## WORK TO COMPLETE
Pictures stay out of the copy. Retype exactly the lines below from the one with "Mercedes Benz Cla Shooting Brake image 9" through the one with "Rex felügyelő poszter".

Data extracted from a collection:
______
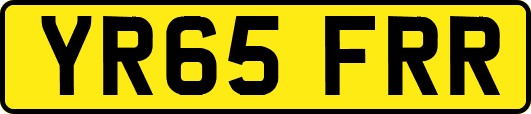 YR65FRR
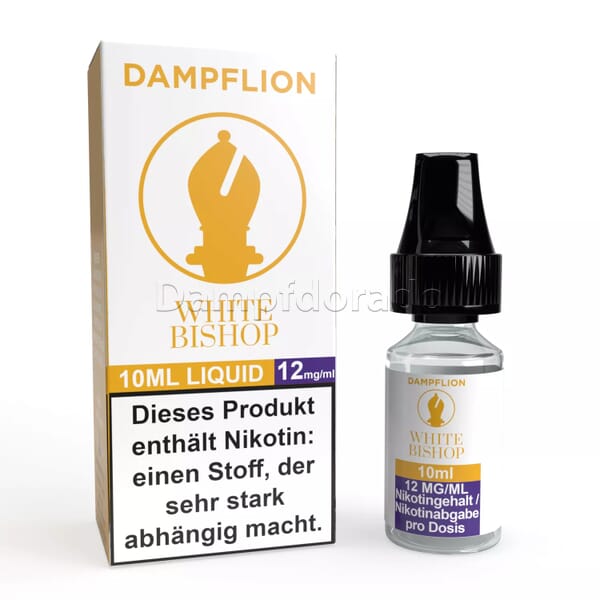 Liquid White Bishop - Dampflion Checkmate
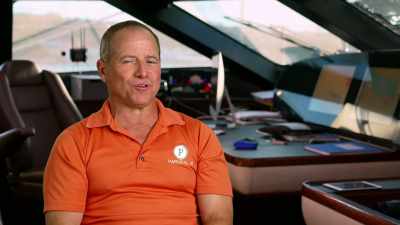 We don't normally do,
like, a match race, - Below Deck Sailing Yacht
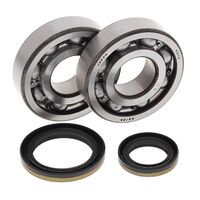 All Balls Engine Main Bearing Kit for Suzuki RM250 1996-2002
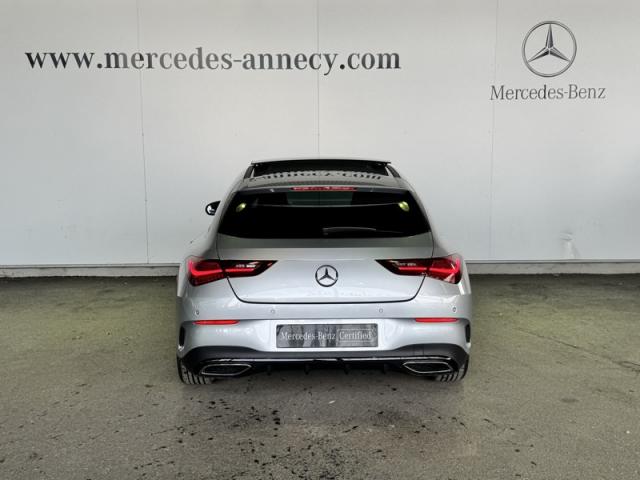 Mercedes Benz Cla Shooting Brake image 9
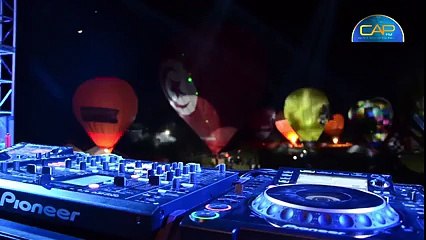 لاول مرة عربيا و افريقيا المناطيد في تونس و المهرجان بالحمامات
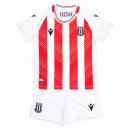 Maglia Stoke City Home Bambino 2022 2023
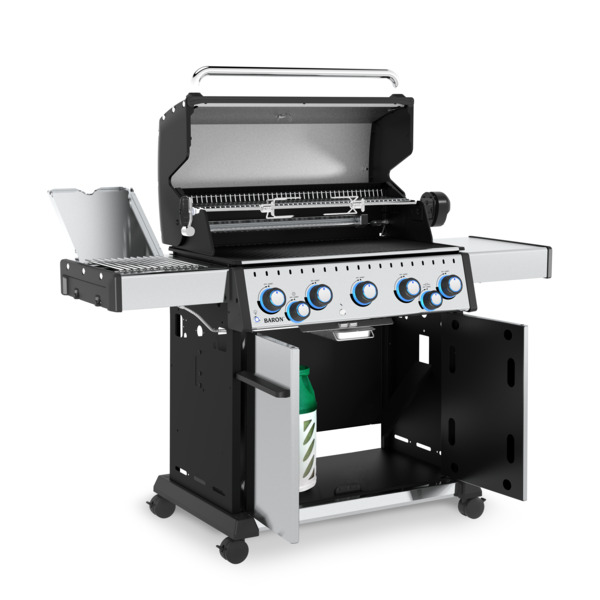 Broil King Baron™ S 590 Pro Infrared Gas Grill 5+1 Burners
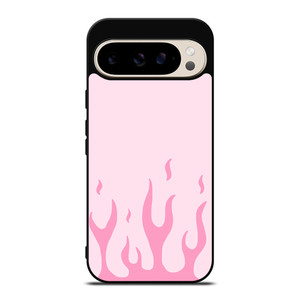 PINK FLAME Google Pixel 9 Pro Case Cover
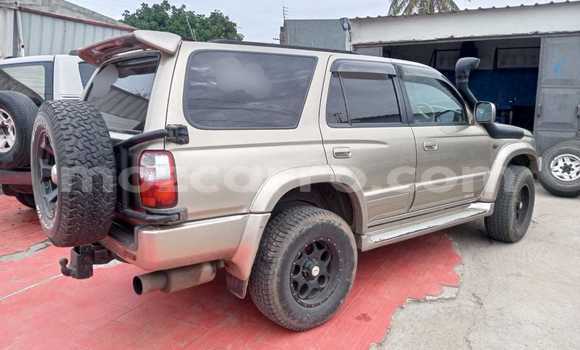 Nunua Ilio tumika Toyota Surf Fedha Gari ndani ya Maputo nchini Maputo Nunua Ilio tumika Toyota Surf Fedha Gari ndani ya Maputo nchini Maputo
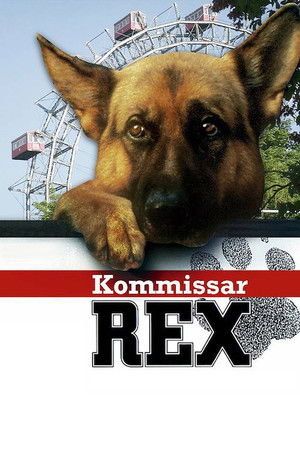 Rex felügyelő poszter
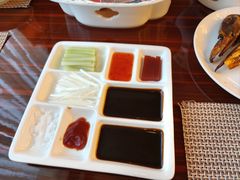 烤鸭料-民族饭店-四季餐厅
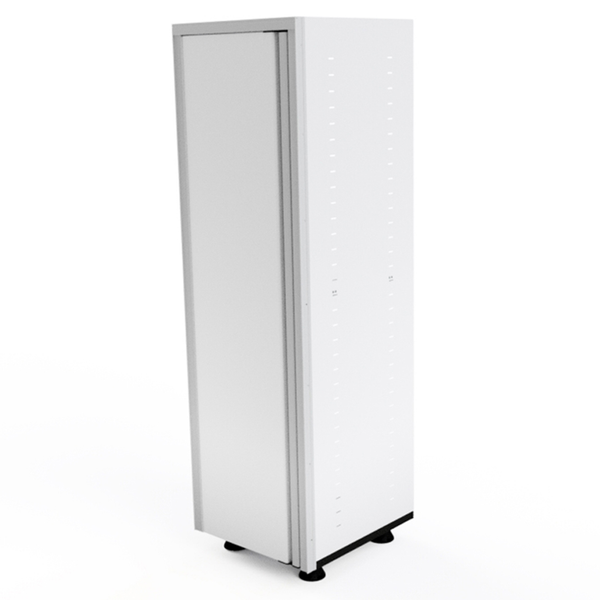 Econo Garage Closet (Left-Swing)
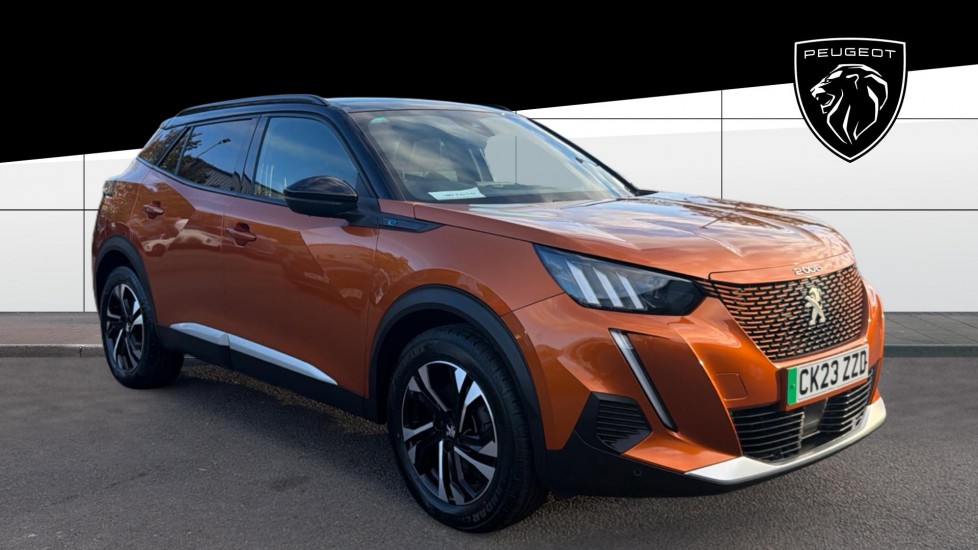 2023 Peugeot 2008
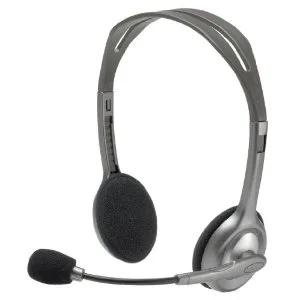 Logitech H110 Cuffie con Microfono
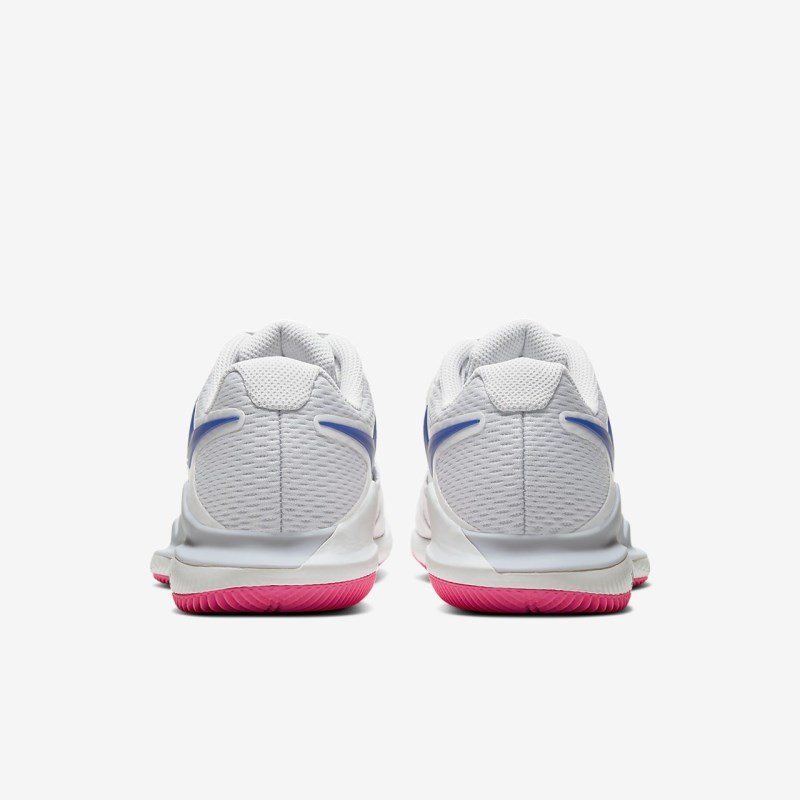 Nike Court Air Zoom Vapor X Tennissko Dame Hvide | JK5671-723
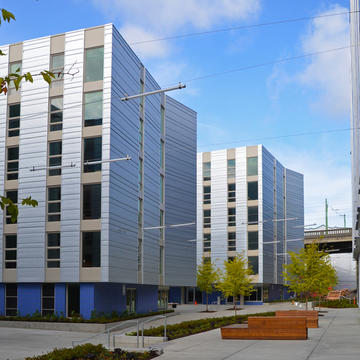 Metal Wall Panels - Prestige Series® from AEP Span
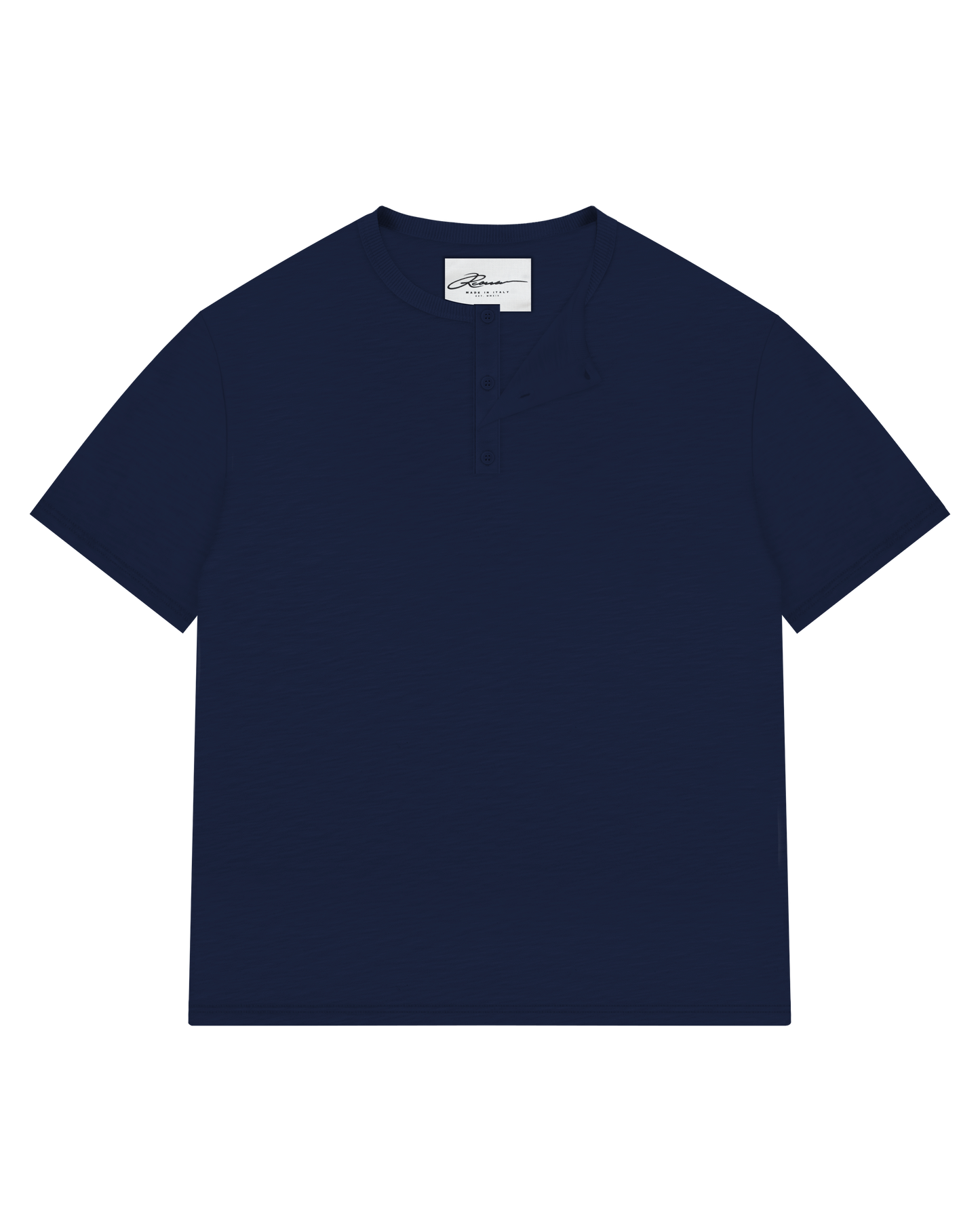 Reaven Navy Serafino T-Shirt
______
## EXPECTED ANSWER
 Mercedes Benz Cla Shooting Brake image 9
 لاول مرة عربيا و افريقيا المناطيد في تونس و المهرجان بالحمامات
 Maglia Stoke City Home Bambino 2022 2023
 Broil King Baron™ S 590 Pro Infrared Gas Grill 5+1 Burners
 PINK FLAME Google Pixel 9 Pro Case Cover
 Nunua Ilio tumika Toyota Surf Fedha Gari ndani ya Maputo nchini Maputo Nunua Ilio tumika Toyota Surf Fedha Gari ndani ya Maputo nchini Maputo
 Rex felügyelő poszter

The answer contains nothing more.